COMPRUEBA TU COMPRENSIÓN>
1. Devuelve sin cambios el pasaje del fragmento que empieza con "Recientemente, en Estados" y sigue hasta "de la apatía.".
2. Según el fragmento, ¿qué tuvo que hacer el director del departamento de recaudación fiscal de Estados Unidos al comprobarse ciertas arbitrariedades?
3. Prolonga el fragmento sobre la verdad y la impunidad a partir de su última oración.

FRAGMENTO>
⁂

Contrario a lo que quiere creerse, el destape llega. Lo que parece inexpugnable, escondido, sellado para siempre, un buen día, sin que nadie se lo espere, brinca y se abalanza sobre nosotros. Con frecuencia, los secretos terminan desnudos, exhibiendo sus vergüenzas.
En sociedades regidas por códigos éticos y temerosas de la ley, cuando se desvelan transgresiones que afectan el bien común, se desata la indignación pública y se estremecen los gobiernos; renuncian funcionarios, se inician investigaciones, y los que resulten responsables son condenados.
Recientemente, en Estados Unidos, al comprobarse ciertas arbitrariedades en los procedimientos del departamento de recaudación fiscal (IRS); su director tuvo que renunciar de inmediato, y el presidente Obama, contrito, pidió excusas al pueblo americano.
Es que, señores, la civilización necesita que la verdad derrumbe el andamiaje de la falacia. Pero aquí no derrumba nada. Nos hemos convertido en un colectivo intoxicado de engaños, sustentado en mentiras, y con la impunidad como doctrina de Estado. Los que nos vienen mandando han logrado anestesiarnos frente al delito, cosechando los frutos de la apatía.

⁂

DATOS DISPONIBLES>

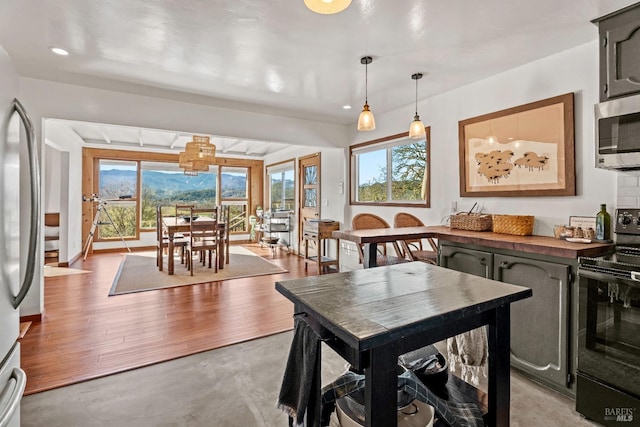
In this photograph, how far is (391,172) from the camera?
14.2 feet

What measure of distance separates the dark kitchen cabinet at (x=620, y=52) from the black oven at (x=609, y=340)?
1031 millimetres

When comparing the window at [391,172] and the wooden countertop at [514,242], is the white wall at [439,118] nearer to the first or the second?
the window at [391,172]

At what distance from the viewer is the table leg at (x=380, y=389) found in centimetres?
85

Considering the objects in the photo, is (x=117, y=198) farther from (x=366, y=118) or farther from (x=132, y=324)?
(x=366, y=118)

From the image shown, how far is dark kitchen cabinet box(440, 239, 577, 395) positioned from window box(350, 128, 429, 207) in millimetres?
1625

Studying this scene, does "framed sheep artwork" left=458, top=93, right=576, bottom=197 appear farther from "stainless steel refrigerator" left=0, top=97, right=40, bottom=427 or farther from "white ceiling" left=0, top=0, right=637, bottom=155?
"stainless steel refrigerator" left=0, top=97, right=40, bottom=427

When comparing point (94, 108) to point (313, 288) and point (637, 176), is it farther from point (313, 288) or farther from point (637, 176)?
point (637, 176)

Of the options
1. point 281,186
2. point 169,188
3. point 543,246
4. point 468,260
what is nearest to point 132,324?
point 468,260

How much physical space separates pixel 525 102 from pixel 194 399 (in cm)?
348

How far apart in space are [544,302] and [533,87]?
73.5 inches

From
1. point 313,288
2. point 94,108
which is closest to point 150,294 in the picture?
point 94,108

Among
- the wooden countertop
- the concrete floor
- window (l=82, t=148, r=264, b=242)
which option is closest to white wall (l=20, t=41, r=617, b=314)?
the wooden countertop

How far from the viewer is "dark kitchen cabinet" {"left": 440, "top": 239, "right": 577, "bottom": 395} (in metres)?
1.88

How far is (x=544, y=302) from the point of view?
1.99m
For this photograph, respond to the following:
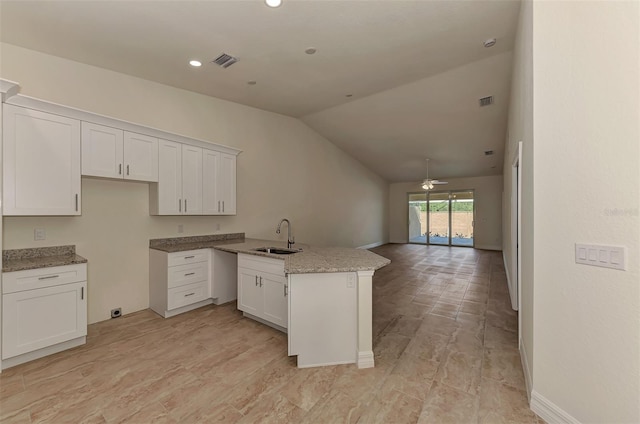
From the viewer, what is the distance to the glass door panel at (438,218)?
10.5 m

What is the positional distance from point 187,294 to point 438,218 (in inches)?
379

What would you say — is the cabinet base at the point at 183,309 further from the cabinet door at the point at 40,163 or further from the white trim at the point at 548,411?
the white trim at the point at 548,411

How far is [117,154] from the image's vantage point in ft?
10.4

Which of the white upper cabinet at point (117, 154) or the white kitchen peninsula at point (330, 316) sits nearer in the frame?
the white kitchen peninsula at point (330, 316)

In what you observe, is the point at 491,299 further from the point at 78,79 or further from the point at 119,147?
the point at 78,79

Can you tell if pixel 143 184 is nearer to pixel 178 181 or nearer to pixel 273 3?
pixel 178 181

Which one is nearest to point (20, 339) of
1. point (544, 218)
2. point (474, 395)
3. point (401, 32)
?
point (474, 395)

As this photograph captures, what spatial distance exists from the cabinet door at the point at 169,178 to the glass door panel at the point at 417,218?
9.39 m

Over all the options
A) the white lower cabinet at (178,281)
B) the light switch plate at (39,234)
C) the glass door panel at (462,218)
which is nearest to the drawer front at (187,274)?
the white lower cabinet at (178,281)

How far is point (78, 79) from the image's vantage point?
323 centimetres

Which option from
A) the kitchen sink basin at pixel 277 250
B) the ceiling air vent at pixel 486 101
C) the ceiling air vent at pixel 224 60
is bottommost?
the kitchen sink basin at pixel 277 250

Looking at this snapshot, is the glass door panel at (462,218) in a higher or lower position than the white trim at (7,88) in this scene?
lower

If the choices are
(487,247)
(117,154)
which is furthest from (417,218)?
(117,154)

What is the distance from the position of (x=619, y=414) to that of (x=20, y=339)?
4386mm
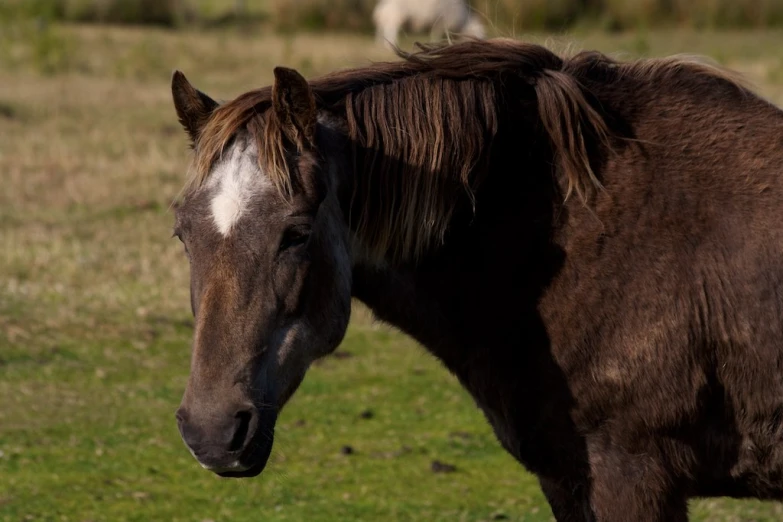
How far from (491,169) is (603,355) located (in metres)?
0.79

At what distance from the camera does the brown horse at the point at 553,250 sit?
379 cm

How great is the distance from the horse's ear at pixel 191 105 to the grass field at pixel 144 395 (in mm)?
838

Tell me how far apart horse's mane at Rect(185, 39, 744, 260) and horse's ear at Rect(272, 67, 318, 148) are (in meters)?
0.21

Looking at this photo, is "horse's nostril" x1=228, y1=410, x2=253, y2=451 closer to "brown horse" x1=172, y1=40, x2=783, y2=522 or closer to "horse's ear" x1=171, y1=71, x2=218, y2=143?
"brown horse" x1=172, y1=40, x2=783, y2=522

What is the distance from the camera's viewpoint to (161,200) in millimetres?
13102

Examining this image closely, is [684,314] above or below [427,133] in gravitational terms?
below

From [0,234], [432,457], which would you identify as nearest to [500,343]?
[432,457]

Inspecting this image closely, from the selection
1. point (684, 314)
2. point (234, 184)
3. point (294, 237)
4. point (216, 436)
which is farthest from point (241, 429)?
point (684, 314)

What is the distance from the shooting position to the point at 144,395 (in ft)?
27.4

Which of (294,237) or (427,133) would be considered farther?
(427,133)

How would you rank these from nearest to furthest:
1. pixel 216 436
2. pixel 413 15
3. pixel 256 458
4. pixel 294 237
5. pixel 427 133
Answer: pixel 216 436 → pixel 256 458 → pixel 294 237 → pixel 427 133 → pixel 413 15

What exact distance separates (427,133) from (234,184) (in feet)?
2.53

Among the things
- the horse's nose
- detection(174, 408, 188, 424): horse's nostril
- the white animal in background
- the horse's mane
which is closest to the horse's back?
the horse's mane

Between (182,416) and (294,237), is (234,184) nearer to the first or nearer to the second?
(294,237)
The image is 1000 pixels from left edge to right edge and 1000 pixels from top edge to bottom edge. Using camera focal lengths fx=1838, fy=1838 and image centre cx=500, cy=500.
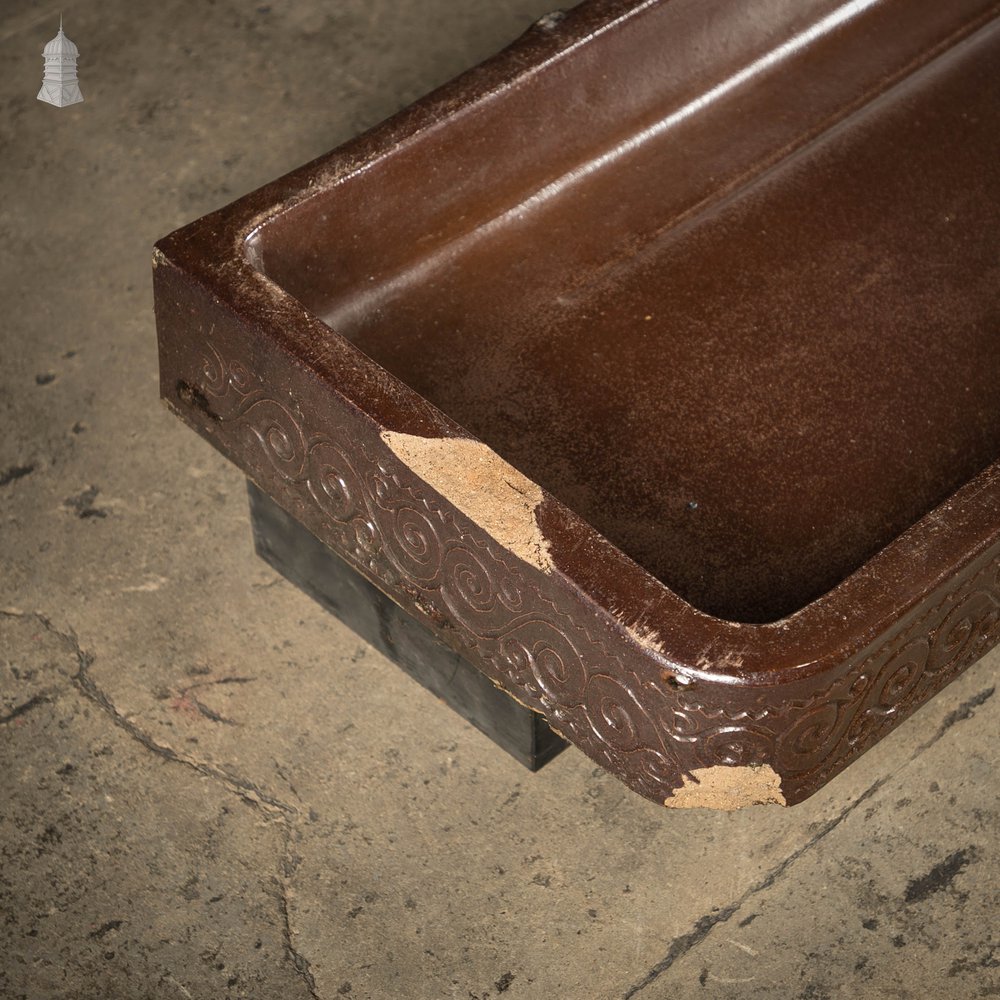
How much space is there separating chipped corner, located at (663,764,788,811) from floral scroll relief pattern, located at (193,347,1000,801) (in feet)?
0.05

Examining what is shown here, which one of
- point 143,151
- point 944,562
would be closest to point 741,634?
point 944,562

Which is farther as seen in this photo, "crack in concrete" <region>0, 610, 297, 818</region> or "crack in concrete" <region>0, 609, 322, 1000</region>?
"crack in concrete" <region>0, 610, 297, 818</region>

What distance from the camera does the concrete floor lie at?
261 cm

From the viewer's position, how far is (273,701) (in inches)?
116

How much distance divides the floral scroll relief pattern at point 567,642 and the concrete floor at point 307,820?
0.34 meters

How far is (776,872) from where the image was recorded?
8.94 feet

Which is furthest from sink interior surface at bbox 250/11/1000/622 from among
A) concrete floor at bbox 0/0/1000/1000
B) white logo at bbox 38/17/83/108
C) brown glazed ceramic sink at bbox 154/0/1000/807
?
white logo at bbox 38/17/83/108

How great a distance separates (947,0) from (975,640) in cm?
159

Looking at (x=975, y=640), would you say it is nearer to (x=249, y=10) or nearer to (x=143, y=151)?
(x=143, y=151)

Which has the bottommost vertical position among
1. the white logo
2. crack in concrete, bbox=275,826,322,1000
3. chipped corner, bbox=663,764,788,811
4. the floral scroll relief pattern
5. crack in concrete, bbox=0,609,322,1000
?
crack in concrete, bbox=275,826,322,1000

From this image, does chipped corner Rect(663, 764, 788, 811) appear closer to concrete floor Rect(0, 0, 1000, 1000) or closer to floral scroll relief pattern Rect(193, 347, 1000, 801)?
floral scroll relief pattern Rect(193, 347, 1000, 801)

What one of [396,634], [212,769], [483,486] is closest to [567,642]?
[483,486]

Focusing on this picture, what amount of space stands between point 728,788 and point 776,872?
43 cm

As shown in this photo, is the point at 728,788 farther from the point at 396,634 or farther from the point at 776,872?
the point at 396,634
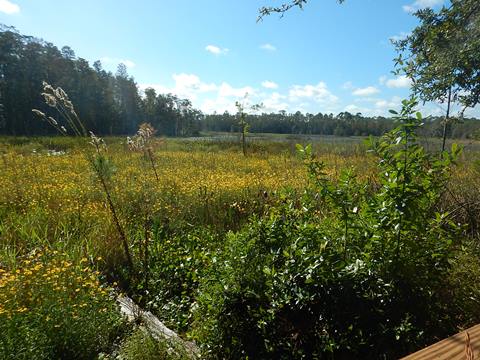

⁂

CLAVE DE RESPUESTAS>
1.
Recientemente, en Estados Unidos, al comprobarse ciertas arbitrariedades en los procedimientos del departamento de recaudación fiscal (IRS); su director tuvo que renunciar de inmediato, y el presidente Obama, contrito, pidió excusas al pueblo americano.
Es que, señores, la civilización necesita que la verdad derrumbe el andamiaje de la falacia. Pero aquí no derrumba nada. Nos hemos convertido en un colectivo intoxicado de engaños, sustentado en mentiras, y con la impunidad como doctrina de Estado. Los que nos vienen mandando han logrado anestesiarnos frente al delito, cosechando los frutos de la apatía.

2. Tuvo que renunciar de inmediato.

3.
Hace tan sólo unas semanas, sorpresivamente, se fugó de las bóvedas de las iniquidades el secreto de la medicina dominicana. Un desesperado y responsable cirujano cardiovascular, cuya conciencia de bien no le permitía seguir callado, destapó las faltas de la praxis médica criolla, en un escrito desgarrador de impostergable catarsis individual.
Pero si funesta y trágica fue la denuncia del Dr. Barnett, la indiferencia generalizada ante sus revelaciones es indudablemente más dramática y pesimista. Tengo entendido que solamente dos articulistas se hicieron eco del valiente y responsable documento: la incensurable periodista Sara Pérez, en su escrito La medicina como estafa, y el irrebatible analista, Ing. Luis Arthur, en su columna del periódico digital 7 días. Y se acabó. Al parecer, la acusación se la tragó la tierra, o se la llevaron los aguaceros de mayo.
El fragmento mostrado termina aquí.